D'après le passage sur le despotisme royal, pourquoi ce despotisme peut-il être plus à l'aise dans une société ainsi énervée et amollie ? Répondez en une à trois phrases.

→ Passage fourni:
━━━━━━

De là je ne sais quel amalgame confus et artificiel où le lien moral d’une société se dissout, où le sens de la vie collective s’émousse, où il ne reste que l’instinct personnel, des atomes humains, des individus absorbés dans le soin de leur sécurité, de leurs jouissances ou de leurs intérêts, et il arrive ce que d’Argenson disait de son temps : « Jamais on n’a plus fait d’affaires qu’aujourd’hui; plus le temps est misérable dans le public, plus l’intérêt particulier se replie à gagner avec effronterie. » Il se peut que dans un monde ainsi fait, ainsi énervé et amolli, le despotisme royal soit plus à l’aise; il n’est gêné ni par la lumière accusatrice des débats publics, ni par les contrôles réguliers de l’opinion, ni par la virilité des mœurs, ni par l’inflexibilité des lois. Tout est si bien pulvérisé, bouleversé autour de lui, qu’il n’a plus aucune résistance sérieuse à craindre; il est libre et seul libre. C’est le moment, croyez-vous, où il va paraître dans la splendeur de sa force et de son activité bienfaisante! C’est au contraire le moment où éclate la radicale impuissance du pouvoir absolu, et sous ce rapport le règne de Louis XV est assurément un des exemples les plus étranges.

━━━━━━

→ Données fournies:
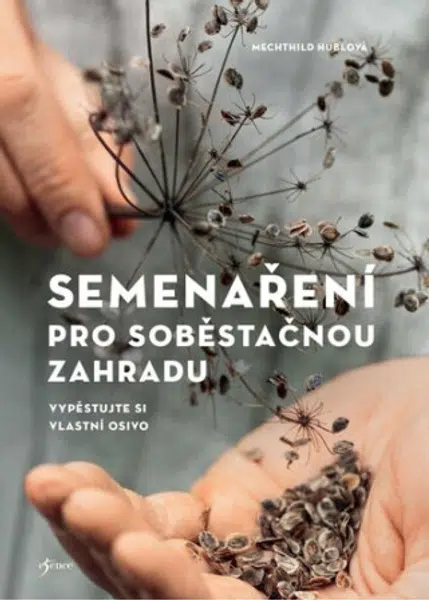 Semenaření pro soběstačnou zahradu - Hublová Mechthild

━━━━━━

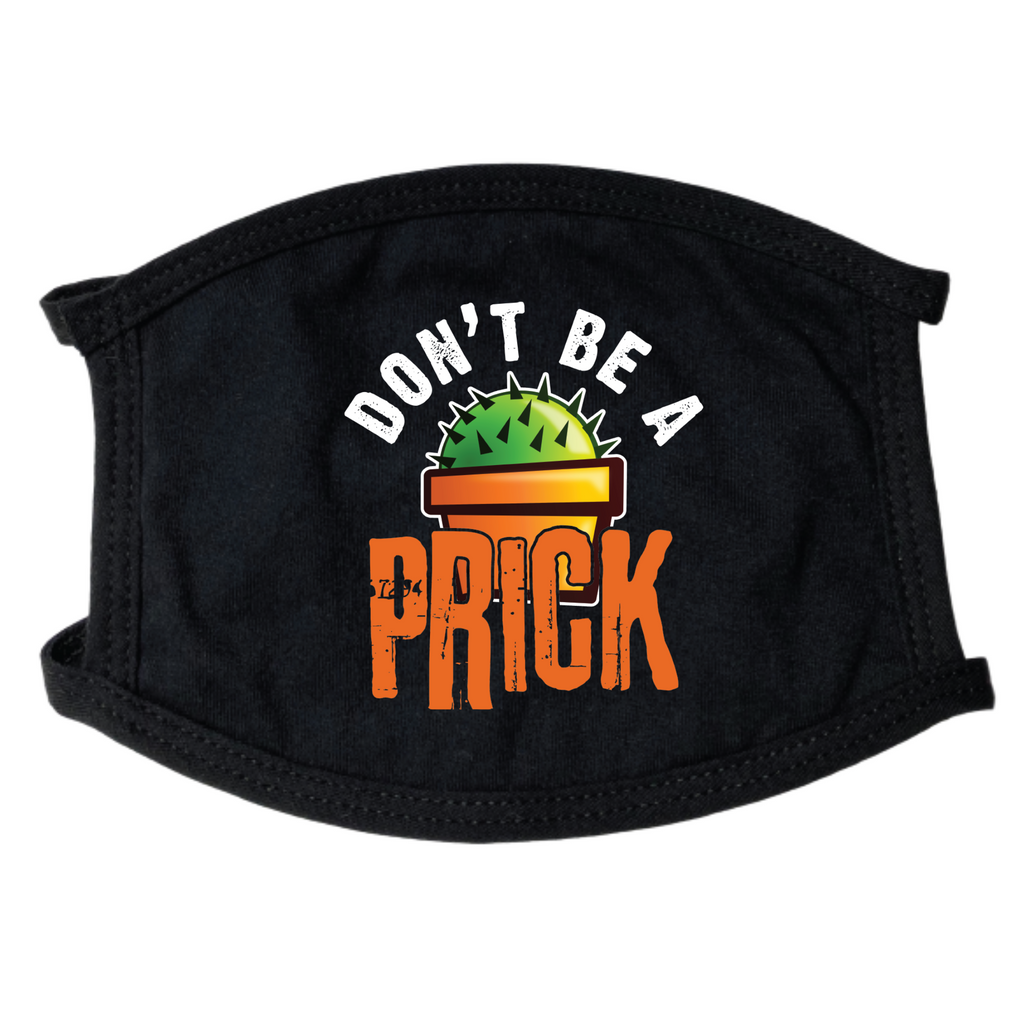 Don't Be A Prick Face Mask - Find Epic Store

━━━━━━

→ Réponse: Dans une telle société, le despotisme royal n'est gêné ni par la lumière accusatrice des débats publics, ni par les contrôles réguliers de l'opinion, ni par la virilité des mœurs, ni par l'inflexibilité des lois. Tout étant pulvérisé et bouleversé autour de lui, il n'a plus aucune résistance sérieuse à craindre et reste seul libre.